* GIVEN EXERCISE
Please copy out everything from the line containing "Looking at their" down to the end of the items, keeping each line unchanged.

[start MATERIAL PROVIDED]

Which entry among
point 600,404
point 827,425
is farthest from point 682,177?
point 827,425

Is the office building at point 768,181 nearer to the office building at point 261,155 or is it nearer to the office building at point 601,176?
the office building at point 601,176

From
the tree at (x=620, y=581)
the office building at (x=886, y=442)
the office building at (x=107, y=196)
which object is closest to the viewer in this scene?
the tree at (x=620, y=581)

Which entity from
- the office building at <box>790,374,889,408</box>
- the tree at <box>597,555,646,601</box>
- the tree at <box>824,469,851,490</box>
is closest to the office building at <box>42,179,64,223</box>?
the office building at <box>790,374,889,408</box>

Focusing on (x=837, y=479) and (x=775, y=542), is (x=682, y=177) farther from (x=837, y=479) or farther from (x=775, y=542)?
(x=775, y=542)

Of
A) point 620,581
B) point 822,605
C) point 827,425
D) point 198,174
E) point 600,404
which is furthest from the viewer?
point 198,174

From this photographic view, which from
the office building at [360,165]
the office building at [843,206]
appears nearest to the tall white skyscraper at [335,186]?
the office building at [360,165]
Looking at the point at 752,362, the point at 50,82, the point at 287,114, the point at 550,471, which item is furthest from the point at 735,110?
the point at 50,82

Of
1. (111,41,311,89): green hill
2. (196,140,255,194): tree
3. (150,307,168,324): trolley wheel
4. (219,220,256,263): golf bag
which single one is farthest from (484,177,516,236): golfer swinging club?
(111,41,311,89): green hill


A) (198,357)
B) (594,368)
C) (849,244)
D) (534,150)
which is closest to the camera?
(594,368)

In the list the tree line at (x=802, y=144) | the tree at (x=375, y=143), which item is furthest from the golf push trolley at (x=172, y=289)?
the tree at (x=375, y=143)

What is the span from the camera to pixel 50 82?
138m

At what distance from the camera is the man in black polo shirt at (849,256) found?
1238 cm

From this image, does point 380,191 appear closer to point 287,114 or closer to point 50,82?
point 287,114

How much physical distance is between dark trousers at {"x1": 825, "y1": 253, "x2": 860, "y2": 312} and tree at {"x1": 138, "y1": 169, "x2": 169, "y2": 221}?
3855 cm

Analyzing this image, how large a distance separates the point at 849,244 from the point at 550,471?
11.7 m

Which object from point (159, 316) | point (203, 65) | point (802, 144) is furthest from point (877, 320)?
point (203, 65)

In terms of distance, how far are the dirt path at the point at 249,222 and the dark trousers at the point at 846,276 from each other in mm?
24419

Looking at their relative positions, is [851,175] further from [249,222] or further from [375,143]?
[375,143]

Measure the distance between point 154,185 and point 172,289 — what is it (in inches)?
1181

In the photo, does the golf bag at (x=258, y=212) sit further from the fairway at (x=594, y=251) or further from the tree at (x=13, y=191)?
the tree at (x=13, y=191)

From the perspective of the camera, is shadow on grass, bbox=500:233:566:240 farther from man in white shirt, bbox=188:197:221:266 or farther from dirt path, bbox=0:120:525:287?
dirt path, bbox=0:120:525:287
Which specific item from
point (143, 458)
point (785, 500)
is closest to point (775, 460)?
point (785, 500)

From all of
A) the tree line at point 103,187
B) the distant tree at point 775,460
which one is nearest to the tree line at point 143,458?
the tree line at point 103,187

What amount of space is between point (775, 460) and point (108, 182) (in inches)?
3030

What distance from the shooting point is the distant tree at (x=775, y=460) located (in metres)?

[end MATERIAL PROVIDED]

* FINAL RESULT
Looking at their relative positions, is [851,175] further from [249,222] or further from [375,143]?
[375,143]

Measure the distance between point 154,185 and point 172,289 — what is it (in inches)?
1181

In the photo, does the golf bag at (x=258, y=212) sit further from the fairway at (x=594, y=251) or further from the tree at (x=13, y=191)?
the tree at (x=13, y=191)

From the perspective of the camera, is shadow on grass, bbox=500:233:566:240 farther from man in white shirt, bbox=188:197:221:266 or farther from dirt path, bbox=0:120:525:287?
dirt path, bbox=0:120:525:287
Which specific item from
point (143, 458)
point (785, 500)
is closest to point (775, 460)?
point (785, 500)

From all of
A) the tree line at point 103,187
B) the distant tree at point 775,460
which one is nearest to the tree line at point 143,458?
the tree line at point 103,187

What amount of space is between point (775, 460) and point (108, 182) (in inches)?
3030

What distance from the shooting point is the distant tree at (x=775, y=460) located (in metres)?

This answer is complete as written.